Cytogenetic and molecular studies have suggested that deletion or rearrangement of sequences that map to the short arm of chromosome 8 may be permissive for tumorigenesis in several organ systems, and in human prostate tumors in particular. In this study, we hypothesized that genes deleted for one copy and localized to the 8p chromosomal region may be transcriptionally down-regulated or ablated in affected human prostate tumor tissues. To test this hypothesis, we used cDNA microarray analysis to determine the transcriptional profiles for 259 transcribed sequences mapping to the 8p chromosomal region for seven human prostate tumor xenografts, completely characterized for numerical and structural alterations on chromosome 8, and five normal human prostate tissues. These experiments identified 33 genes differentially expressed between normal and malignant prostate tissues, the majority of which (28/33, 85%) were transcriptionally down-regulated in malignant compared to normal human prostate tissues. Thesefindings, that haploinsufficiency and transcriptional down-regulation for genes mapping to 8p are largely coincident in human prostate tumors, should provide a powerful tool for the identification of tumor-suppressor genes associated with human prostate cancer initiation and progression.
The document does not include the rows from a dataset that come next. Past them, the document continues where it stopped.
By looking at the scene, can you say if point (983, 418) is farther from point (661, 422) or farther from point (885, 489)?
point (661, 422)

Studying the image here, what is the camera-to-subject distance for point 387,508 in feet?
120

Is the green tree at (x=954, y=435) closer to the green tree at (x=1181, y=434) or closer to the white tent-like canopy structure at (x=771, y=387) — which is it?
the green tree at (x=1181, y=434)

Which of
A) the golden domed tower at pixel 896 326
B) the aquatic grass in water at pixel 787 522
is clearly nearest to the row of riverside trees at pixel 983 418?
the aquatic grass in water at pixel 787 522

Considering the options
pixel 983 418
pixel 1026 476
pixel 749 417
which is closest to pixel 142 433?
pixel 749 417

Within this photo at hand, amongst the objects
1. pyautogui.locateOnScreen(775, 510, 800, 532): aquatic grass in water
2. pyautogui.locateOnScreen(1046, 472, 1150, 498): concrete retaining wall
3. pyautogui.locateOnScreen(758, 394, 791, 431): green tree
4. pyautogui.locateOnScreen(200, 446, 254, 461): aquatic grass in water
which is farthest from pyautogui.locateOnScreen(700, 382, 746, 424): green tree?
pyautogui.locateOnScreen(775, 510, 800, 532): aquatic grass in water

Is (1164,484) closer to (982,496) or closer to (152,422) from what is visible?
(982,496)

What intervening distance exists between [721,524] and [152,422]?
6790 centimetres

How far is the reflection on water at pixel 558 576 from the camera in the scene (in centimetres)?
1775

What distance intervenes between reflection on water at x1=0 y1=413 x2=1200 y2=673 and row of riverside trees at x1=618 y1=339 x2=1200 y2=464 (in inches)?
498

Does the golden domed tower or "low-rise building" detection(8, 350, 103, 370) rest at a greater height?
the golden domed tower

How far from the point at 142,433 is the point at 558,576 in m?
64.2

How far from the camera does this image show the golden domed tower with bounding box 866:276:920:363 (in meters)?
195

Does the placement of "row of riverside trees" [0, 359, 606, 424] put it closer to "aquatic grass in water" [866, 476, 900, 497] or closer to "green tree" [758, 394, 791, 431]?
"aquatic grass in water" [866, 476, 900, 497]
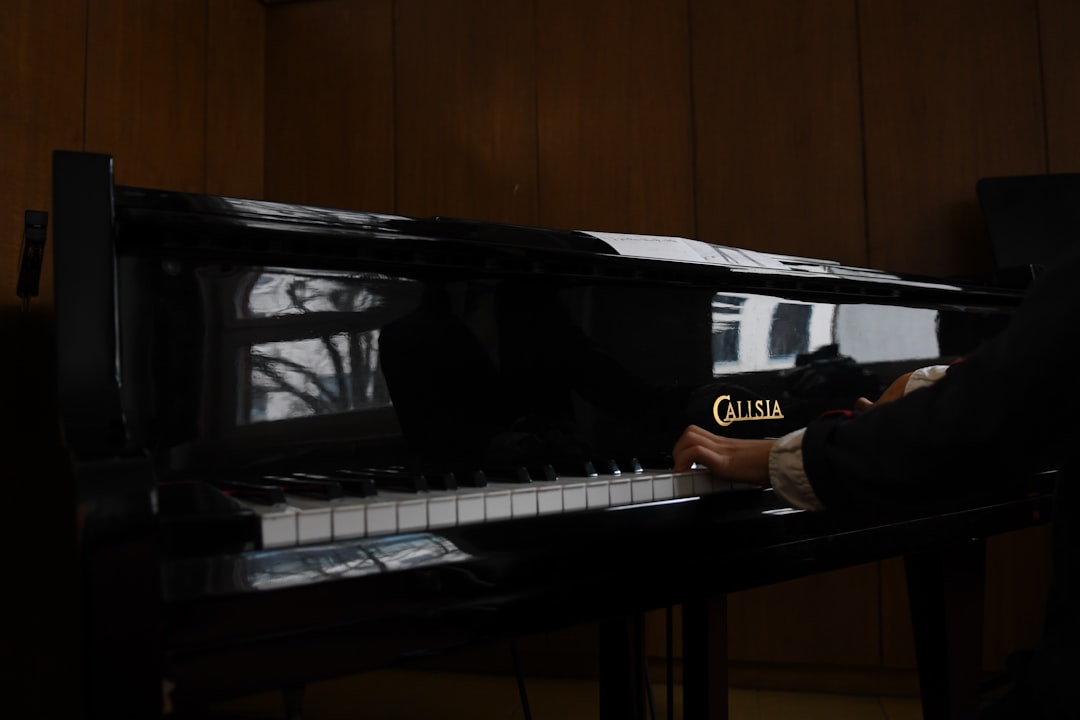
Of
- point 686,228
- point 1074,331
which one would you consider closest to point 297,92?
point 686,228

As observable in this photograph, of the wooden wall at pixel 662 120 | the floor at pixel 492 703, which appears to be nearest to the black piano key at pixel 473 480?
the floor at pixel 492 703

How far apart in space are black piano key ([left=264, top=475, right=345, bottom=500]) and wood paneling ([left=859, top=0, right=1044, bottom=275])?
245 centimetres

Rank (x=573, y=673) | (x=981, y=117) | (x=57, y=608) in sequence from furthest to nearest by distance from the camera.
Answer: (x=573, y=673)
(x=981, y=117)
(x=57, y=608)

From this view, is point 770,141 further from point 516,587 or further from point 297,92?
point 516,587

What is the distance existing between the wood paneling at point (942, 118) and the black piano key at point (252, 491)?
2.50 meters

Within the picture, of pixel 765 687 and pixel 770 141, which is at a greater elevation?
pixel 770 141

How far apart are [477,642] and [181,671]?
1.00ft

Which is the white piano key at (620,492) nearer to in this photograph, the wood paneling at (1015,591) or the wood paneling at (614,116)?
the wood paneling at (614,116)

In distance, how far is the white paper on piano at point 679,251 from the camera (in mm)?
1340

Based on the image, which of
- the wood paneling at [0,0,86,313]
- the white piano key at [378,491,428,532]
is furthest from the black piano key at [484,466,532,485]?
the wood paneling at [0,0,86,313]

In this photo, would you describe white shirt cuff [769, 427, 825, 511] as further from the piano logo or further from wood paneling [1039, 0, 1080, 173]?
wood paneling [1039, 0, 1080, 173]

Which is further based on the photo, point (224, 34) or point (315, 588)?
point (224, 34)

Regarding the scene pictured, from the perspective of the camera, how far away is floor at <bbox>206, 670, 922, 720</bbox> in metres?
2.67

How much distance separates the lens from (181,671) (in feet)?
2.39
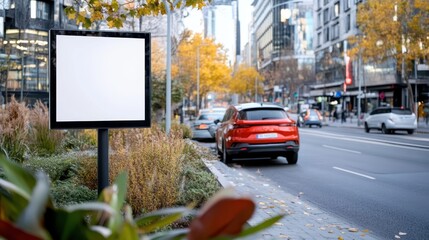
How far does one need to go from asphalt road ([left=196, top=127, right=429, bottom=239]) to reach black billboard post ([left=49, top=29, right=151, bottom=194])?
362 centimetres

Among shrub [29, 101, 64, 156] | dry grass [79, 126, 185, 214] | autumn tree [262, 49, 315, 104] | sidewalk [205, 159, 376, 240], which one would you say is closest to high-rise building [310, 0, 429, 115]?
autumn tree [262, 49, 315, 104]

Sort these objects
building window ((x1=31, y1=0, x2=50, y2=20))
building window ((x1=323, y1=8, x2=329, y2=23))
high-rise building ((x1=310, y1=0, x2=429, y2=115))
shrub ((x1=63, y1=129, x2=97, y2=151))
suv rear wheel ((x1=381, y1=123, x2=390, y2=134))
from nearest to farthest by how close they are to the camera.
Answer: shrub ((x1=63, y1=129, x2=97, y2=151))
suv rear wheel ((x1=381, y1=123, x2=390, y2=134))
building window ((x1=31, y1=0, x2=50, y2=20))
high-rise building ((x1=310, y1=0, x2=429, y2=115))
building window ((x1=323, y1=8, x2=329, y2=23))

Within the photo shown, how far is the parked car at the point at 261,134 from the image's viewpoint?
14.3m

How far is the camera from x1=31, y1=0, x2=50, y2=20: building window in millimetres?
40013

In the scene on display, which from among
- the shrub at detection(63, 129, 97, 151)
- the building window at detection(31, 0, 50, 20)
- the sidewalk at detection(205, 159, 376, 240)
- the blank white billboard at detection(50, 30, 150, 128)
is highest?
the building window at detection(31, 0, 50, 20)

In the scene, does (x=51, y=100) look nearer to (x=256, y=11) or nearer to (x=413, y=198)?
(x=413, y=198)

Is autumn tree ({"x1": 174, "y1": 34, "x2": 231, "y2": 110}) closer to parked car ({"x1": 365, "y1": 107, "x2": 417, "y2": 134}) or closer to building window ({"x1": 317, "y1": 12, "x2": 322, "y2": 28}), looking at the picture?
parked car ({"x1": 365, "y1": 107, "x2": 417, "y2": 134})

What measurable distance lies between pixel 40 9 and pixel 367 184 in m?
36.6

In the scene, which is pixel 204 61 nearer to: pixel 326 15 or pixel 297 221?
pixel 326 15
机译:细胞遗传学和分子学研究表明,映射到8号染色体短臂的序列的缺失或重排可能允许在多个器官系统中发生肿瘤,特别是在人类前列腺肿瘤中。在这项研究中,我们假设在受影响的人前列腺肿瘤组织中,被删除一个拷贝并位于8p染色体区域的基因可能在转录上被下调或消除。为了检验该假设,我们使用cDNA微阵列分析来确定259个转录序列的转录谱,这些序列映射到7个人类前列腺肿瘤异种移植物的8p染色体区域,完全表征了8号染色体和5个正常人类前列腺组织的数字和结构改变。这些实验确定了在正常和恶性前列腺组织之间差异表达的33个基因,与正常人的前列腺组织相比,其中的大多数(28 / 33,85%)在恶性肿瘤中转录下调。这些发现,映射到8p的基因的单倍剂量不足和转录下调在人类前列腺肿瘤中大体上是重合的,应该为鉴定与人类前列腺癌的发生和发展相关的肿瘤抑制基因提供有力的工具。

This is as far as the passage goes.